- **AUFGABE**
Um welchen Betrag sollte das Defizit laut dem Lesetext zum Kreishaushalt von Germersheim zunächst verringert werden?

- **LESETEXT**
In ihrer Stellungnahme hebt die ADD die Rolle der Kreisumlage hervor: „Hinsichtlich der erforderlichen Einnahmeoptimierung steht der Landkreis zwingend in der Pflicht, die ihm zur Verfügung stehenden Ertragsmöglichkeiten vollständig abzuschöpfen. Dabei kommt der Erhebung der Kreisumlage (…) eine zentrale Bedeutung bei der Finanzierung der Aufgaben des Landkreises zu. Der Kreistag des Landkreises Germersheim hat (…) einer Umlageerhöhung um 0,5 % auf 50,2 % zugestimmt.“
Landrat Brandl zeigt sich kritisch gegenüber den Forderungen: „Die ADD geht noch weiter und der Kreis muss auf Einnahmensteigerung hinarbeiten. Unsere Kommunen weiter zu belasten, bedeutet, ihnen jeglichen Spielraum für dringend notwendige Vorhaben und kreative Gestaltung zu nehmen. Denn die Folge wären erneute Steuererhöhungen in den Kommunen, damit diese einigermaßen handlungsfähig bleiben könnten. Die hält das Land aufgrund der aktuell noch durchschnittlichen Grundsteuersätze grundsätzlich für überlegenswert. Das würde allerdings das Wohnen weiter verteuern und die Bürger müssten diese zusätzlichen Lasten direkt tragen.“
Auch das Genehmigungsschreiben der ADD enthält eine deutliche Botschaft: „Die Kommunalaufsicht des Landkreises ist daher angehalten, eine angemessene Ertragsabschöpfung, erforderlichenfalls durch Anhebung der Realsteuerhebesätze, ihrer kreisangehörigen Gemeinden ¬ und damit eine angemessene Erhöhung der kommunalen Finanzausstattung insgesamt ¬ sicherzustellen.“ Für Brandl ist das nicht akzeptabel: „Das ist doch keine ernsthafte Option! Das Land muss uns für die Umsetzung der gesetzlichen Vorgaben endlich ordentlich mit Geld ausstatten. Stattdessen soll der Landkreis der Buhmann sein und die Gemeinden schröpfen, die sowieso, genauso wie der Kreis, mit dem Rücken zur Wand stehen?“
Schwimminitiative des Kreises wird gestrichen
Die ADD hatte den Haushaltsentwurf zunächst abgelehnt und eine Reduktion des Defizits um 2,3 Millionen Euro verlangt. Nach mehreren Gesprächen und Änderungen wurde der Haushalt nun genehmigt. Zu den Anpassungen zählen eine Gewinnausschüttung der Sparkasse in Höhe von etwa 567.000 Euro, die Kürzung der Schwimminitiative um 450.000 Euro, zusätzliche Einnahmen durch Bußgelder und Gebühren in Höhe von 100.000 Euro sowie die bereits genannte Erhöhung der Kreisumlage um 0,5 Prozent.

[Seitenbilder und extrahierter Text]
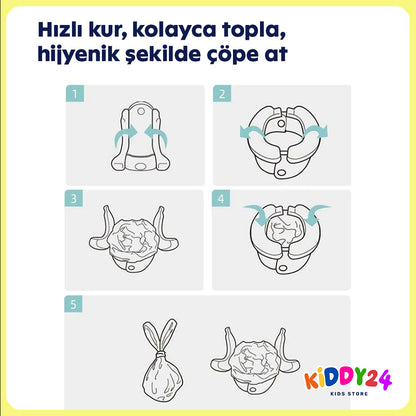 Hızlı kur, kolayca topla, hijyenik şekilde çöpe at

1

2

3

4

5

KiDDY24
KIDS STORE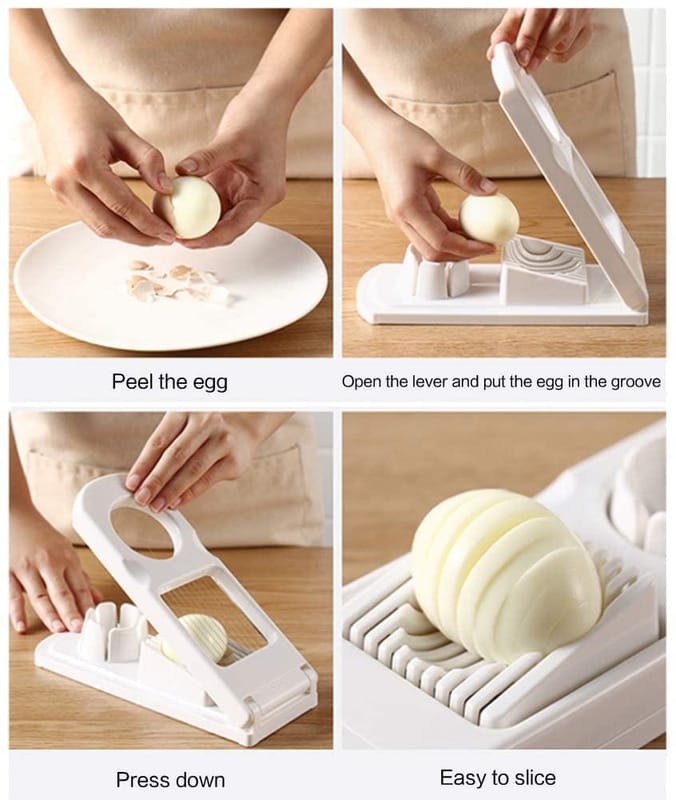 Peel the egg

Open the lever and put the egg in the groove

Press down

Easy to slice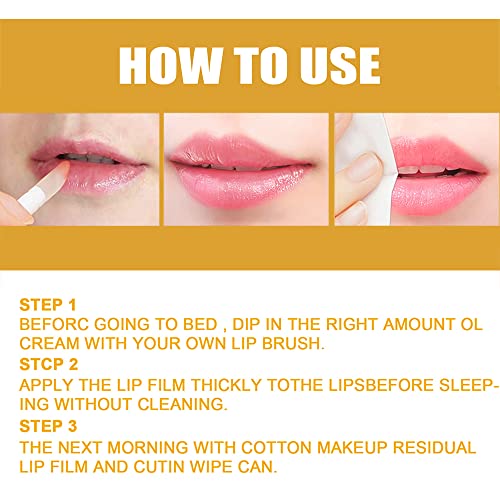 HOW TO USE

STEP 1
BEFORC GOING TO BED , DIP IN THE RIGHT AMOUNT OL CREAM WITH YOUR OWN LIP BRUSH.

STCP 2
APPLY THE LIP FILM THICKLY TOTHE LIPSBEFORE SLEEPING WITHOUT CLEANING.

STEP 3
THE NEXT MORNING WITH COTTON MAKEUP RESIDUAL LIP FILM AND CUTIN WIPE CAN.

- **LÖSUNG**
Um 2,3 Millionen Euro.